Interestingly, Asia never realized she was Adnan's only means of defense.  She assumed, because his lawyer didn't follow up with her, that there was some sort of physical evidence that proved beyond a reasonable doubt that he was guilty.  She didn't realize until Sarah told her that there was actually no physical evidence what-so-ever to prove he did it.  Obviously she felt terrible and wanted to help.

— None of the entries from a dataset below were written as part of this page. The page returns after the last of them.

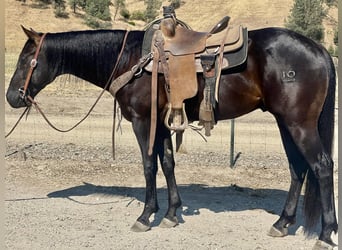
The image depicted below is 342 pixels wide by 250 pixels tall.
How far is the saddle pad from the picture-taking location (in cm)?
501

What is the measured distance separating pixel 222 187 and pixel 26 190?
267 cm

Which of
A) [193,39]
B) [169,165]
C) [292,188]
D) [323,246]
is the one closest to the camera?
[323,246]

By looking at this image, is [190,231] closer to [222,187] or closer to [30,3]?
[222,187]

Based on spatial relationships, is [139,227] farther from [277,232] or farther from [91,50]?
[91,50]

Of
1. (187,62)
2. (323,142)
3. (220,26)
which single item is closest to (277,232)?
(323,142)

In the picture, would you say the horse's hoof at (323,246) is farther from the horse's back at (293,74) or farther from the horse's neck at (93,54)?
the horse's neck at (93,54)

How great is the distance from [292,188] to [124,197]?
7.38 feet

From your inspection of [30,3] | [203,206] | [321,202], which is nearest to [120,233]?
[203,206]

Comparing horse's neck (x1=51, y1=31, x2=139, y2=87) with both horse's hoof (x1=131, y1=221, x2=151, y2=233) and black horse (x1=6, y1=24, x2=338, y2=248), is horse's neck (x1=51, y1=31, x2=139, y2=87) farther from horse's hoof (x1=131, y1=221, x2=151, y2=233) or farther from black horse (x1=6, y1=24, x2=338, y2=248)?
horse's hoof (x1=131, y1=221, x2=151, y2=233)

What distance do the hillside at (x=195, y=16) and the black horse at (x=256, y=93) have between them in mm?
27583

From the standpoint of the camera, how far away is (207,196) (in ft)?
21.5

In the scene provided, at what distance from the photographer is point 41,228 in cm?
539

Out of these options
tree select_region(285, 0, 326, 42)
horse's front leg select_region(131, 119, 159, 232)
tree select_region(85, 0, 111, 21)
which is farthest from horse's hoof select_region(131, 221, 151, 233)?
tree select_region(85, 0, 111, 21)

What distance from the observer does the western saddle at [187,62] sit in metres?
4.98
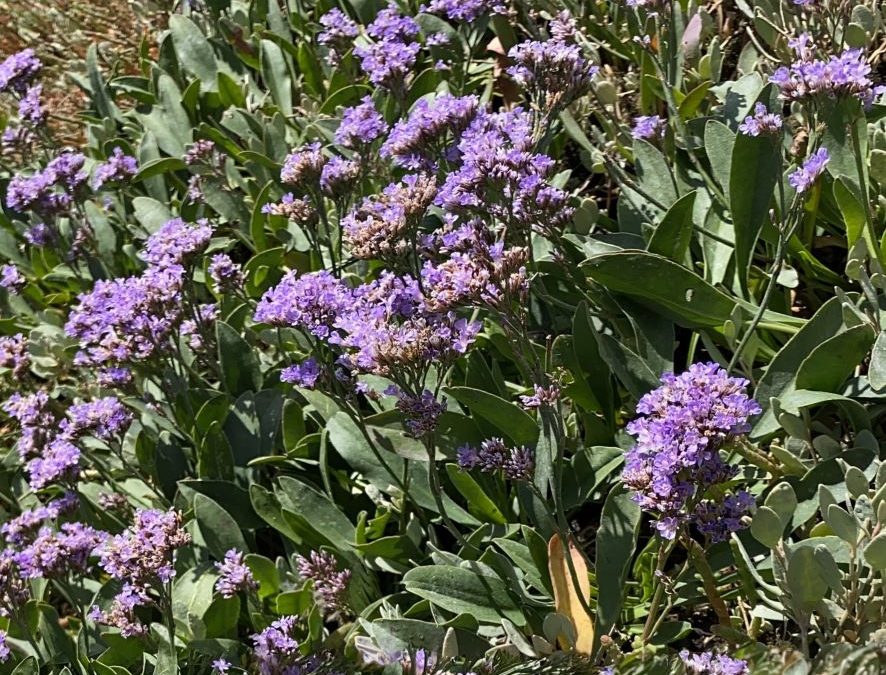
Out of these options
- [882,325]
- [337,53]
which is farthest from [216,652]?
[337,53]

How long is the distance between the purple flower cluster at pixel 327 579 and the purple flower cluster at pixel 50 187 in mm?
1920

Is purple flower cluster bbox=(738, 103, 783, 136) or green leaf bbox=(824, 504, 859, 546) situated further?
purple flower cluster bbox=(738, 103, 783, 136)

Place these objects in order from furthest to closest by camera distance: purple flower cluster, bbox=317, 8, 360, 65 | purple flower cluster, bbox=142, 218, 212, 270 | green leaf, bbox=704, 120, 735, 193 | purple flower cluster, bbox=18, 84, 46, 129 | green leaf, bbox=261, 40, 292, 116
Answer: green leaf, bbox=261, 40, 292, 116 → purple flower cluster, bbox=18, 84, 46, 129 → purple flower cluster, bbox=317, 8, 360, 65 → purple flower cluster, bbox=142, 218, 212, 270 → green leaf, bbox=704, 120, 735, 193

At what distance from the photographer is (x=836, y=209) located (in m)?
3.29

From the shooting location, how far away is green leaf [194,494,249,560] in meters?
3.20

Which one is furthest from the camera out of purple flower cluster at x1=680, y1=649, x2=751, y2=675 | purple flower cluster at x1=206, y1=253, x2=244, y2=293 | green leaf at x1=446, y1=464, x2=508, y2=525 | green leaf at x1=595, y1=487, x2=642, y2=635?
purple flower cluster at x1=206, y1=253, x2=244, y2=293

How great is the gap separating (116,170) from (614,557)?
8.92ft

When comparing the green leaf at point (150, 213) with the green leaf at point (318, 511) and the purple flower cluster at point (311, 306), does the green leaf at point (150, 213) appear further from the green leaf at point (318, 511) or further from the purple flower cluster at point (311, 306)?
the purple flower cluster at point (311, 306)

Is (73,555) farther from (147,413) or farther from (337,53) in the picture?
(337,53)

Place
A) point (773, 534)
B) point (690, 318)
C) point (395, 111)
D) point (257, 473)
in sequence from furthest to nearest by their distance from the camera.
A: 1. point (395, 111)
2. point (257, 473)
3. point (690, 318)
4. point (773, 534)

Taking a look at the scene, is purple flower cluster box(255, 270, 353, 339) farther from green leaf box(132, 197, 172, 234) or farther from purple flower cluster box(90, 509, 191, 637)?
green leaf box(132, 197, 172, 234)

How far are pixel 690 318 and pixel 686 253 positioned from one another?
286 millimetres

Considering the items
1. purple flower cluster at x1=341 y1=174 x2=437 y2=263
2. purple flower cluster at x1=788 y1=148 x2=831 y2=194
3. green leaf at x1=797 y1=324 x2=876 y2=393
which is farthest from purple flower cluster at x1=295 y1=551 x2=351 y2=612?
purple flower cluster at x1=788 y1=148 x2=831 y2=194

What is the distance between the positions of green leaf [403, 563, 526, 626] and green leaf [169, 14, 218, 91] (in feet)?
10.4
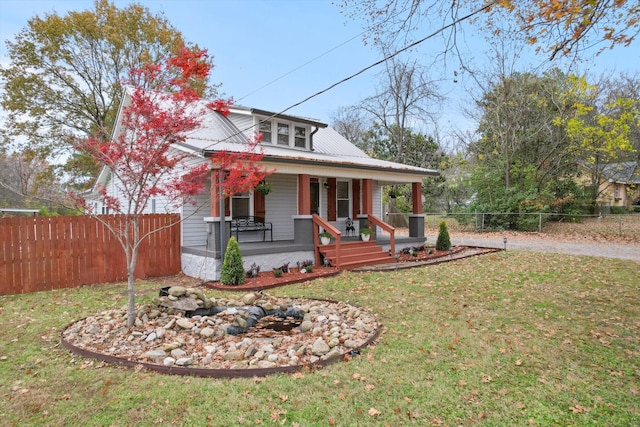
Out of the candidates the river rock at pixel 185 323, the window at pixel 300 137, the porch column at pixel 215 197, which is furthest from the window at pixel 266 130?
the river rock at pixel 185 323

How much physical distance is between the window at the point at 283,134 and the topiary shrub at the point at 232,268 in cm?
598

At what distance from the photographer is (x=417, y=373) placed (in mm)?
3908

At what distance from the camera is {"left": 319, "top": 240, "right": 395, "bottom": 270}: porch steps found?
10695 mm

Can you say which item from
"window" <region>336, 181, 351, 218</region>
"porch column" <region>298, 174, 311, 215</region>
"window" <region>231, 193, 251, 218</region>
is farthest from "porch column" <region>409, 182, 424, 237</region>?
"window" <region>231, 193, 251, 218</region>

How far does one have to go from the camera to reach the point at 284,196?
13.2 m

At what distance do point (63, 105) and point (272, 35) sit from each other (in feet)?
61.9

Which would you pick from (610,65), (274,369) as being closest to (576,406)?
(274,369)

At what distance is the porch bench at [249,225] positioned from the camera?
1159cm

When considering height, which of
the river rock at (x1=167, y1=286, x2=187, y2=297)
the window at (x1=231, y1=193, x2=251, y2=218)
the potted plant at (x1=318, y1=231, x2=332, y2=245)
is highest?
the window at (x1=231, y1=193, x2=251, y2=218)

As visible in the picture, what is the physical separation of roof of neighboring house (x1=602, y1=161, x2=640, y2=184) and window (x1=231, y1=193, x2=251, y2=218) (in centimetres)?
2279

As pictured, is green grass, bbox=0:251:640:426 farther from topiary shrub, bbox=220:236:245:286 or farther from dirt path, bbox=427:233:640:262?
dirt path, bbox=427:233:640:262

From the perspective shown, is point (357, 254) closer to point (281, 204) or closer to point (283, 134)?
point (281, 204)

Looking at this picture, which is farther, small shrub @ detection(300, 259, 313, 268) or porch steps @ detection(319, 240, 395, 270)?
porch steps @ detection(319, 240, 395, 270)

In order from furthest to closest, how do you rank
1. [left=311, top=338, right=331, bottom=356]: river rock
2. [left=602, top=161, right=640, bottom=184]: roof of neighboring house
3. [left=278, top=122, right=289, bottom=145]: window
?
[left=602, top=161, right=640, bottom=184]: roof of neighboring house → [left=278, top=122, right=289, bottom=145]: window → [left=311, top=338, right=331, bottom=356]: river rock
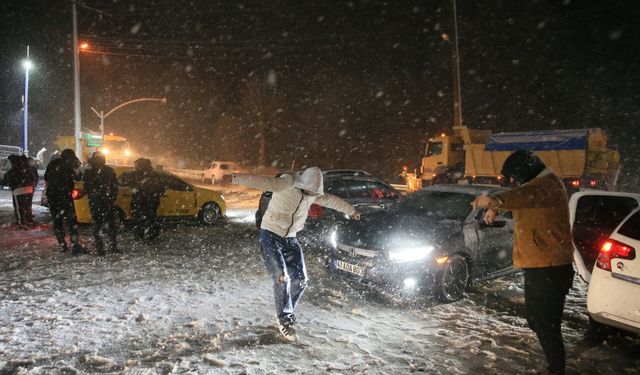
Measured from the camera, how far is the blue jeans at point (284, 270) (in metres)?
4.61

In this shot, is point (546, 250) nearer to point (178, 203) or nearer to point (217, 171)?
point (178, 203)

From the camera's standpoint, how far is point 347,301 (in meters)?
5.86

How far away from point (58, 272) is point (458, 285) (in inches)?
234

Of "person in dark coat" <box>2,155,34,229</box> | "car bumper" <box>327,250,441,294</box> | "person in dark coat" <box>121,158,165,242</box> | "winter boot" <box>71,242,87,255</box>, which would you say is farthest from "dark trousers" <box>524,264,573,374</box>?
"person in dark coat" <box>2,155,34,229</box>

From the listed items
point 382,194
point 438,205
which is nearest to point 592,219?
point 438,205

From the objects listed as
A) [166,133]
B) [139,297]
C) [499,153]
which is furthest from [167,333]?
[166,133]

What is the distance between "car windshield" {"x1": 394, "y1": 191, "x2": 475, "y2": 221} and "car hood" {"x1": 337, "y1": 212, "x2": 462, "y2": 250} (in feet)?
0.76

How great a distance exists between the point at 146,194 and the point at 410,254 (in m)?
5.84

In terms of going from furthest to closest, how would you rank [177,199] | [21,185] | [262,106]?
[262,106]
[177,199]
[21,185]

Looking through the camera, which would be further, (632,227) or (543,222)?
(632,227)

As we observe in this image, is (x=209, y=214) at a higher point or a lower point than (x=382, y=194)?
lower

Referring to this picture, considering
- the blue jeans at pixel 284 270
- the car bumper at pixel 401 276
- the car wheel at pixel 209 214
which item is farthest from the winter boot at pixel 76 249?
the car bumper at pixel 401 276

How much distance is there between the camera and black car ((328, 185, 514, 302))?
5613 millimetres

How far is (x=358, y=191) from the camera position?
Result: 30.3ft
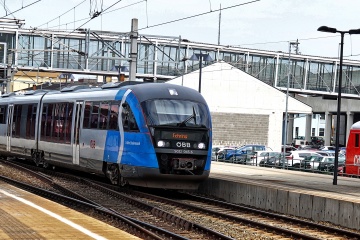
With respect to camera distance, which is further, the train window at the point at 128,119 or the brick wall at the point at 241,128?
the brick wall at the point at 241,128

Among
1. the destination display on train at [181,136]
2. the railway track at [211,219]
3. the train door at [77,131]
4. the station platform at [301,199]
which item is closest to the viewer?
the railway track at [211,219]

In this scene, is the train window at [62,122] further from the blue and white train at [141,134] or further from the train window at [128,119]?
the train window at [128,119]

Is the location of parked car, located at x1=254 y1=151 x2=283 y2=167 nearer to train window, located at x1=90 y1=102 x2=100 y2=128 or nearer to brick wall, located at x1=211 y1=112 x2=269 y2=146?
train window, located at x1=90 y1=102 x2=100 y2=128

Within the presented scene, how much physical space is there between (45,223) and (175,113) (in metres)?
8.73

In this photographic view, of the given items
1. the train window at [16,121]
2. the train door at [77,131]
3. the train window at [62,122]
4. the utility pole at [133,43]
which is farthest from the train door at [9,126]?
the train door at [77,131]

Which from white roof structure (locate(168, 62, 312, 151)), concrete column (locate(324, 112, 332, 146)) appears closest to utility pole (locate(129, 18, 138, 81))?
white roof structure (locate(168, 62, 312, 151))

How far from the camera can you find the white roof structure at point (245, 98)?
7294 cm

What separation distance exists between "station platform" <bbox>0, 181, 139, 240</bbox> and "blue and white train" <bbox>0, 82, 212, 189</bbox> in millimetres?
4514

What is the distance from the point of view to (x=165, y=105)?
2222cm

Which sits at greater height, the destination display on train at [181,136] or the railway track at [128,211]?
the destination display on train at [181,136]

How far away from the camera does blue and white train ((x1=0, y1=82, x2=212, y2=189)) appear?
70.9ft

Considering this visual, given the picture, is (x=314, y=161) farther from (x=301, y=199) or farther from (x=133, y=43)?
(x=301, y=199)

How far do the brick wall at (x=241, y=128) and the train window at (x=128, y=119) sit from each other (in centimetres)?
5057

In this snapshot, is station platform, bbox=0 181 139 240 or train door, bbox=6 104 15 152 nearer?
station platform, bbox=0 181 139 240
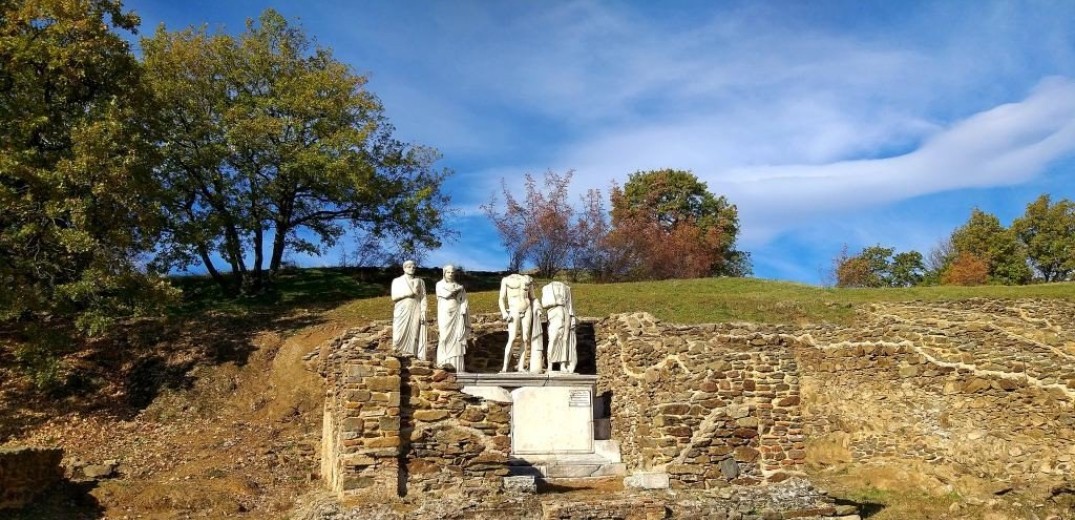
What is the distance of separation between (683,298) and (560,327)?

We also learn that the prosecutions entire case is based on the first-hand testimony of some guy named Jay - a friend of Adnan's from high school.  Jay claims that Adnan was very angry that Hae Min broke up with him and wanted revenge.  He further claims that Adnan told him about the plan for killing her in advance, but he didn't believe Adnan was serious.  Then, the day of the murder, he claims to have met Adnan at the Best Buy in their town - Jay driving Adnan's car, Adnan driving Hae Min's car - Hae Min was apparently dead in the truck of her car.  Apparently they parked her car and drove around for a while in Adnan's car doing nothing, then went back and took Hae Min's body to the middle of no where and buried her in a shallow grave.  Jay admits to helping Adnan do this.

The problem is, Jay's story changes over time.  And he's the only one who apparently saw anything, or knew anything.  Every one of Adnan's friends are shocked that he was capable of such a crime and they all knew him as a very laid back guy.  Apparently this wasn't enough to put doubt on Jay's story.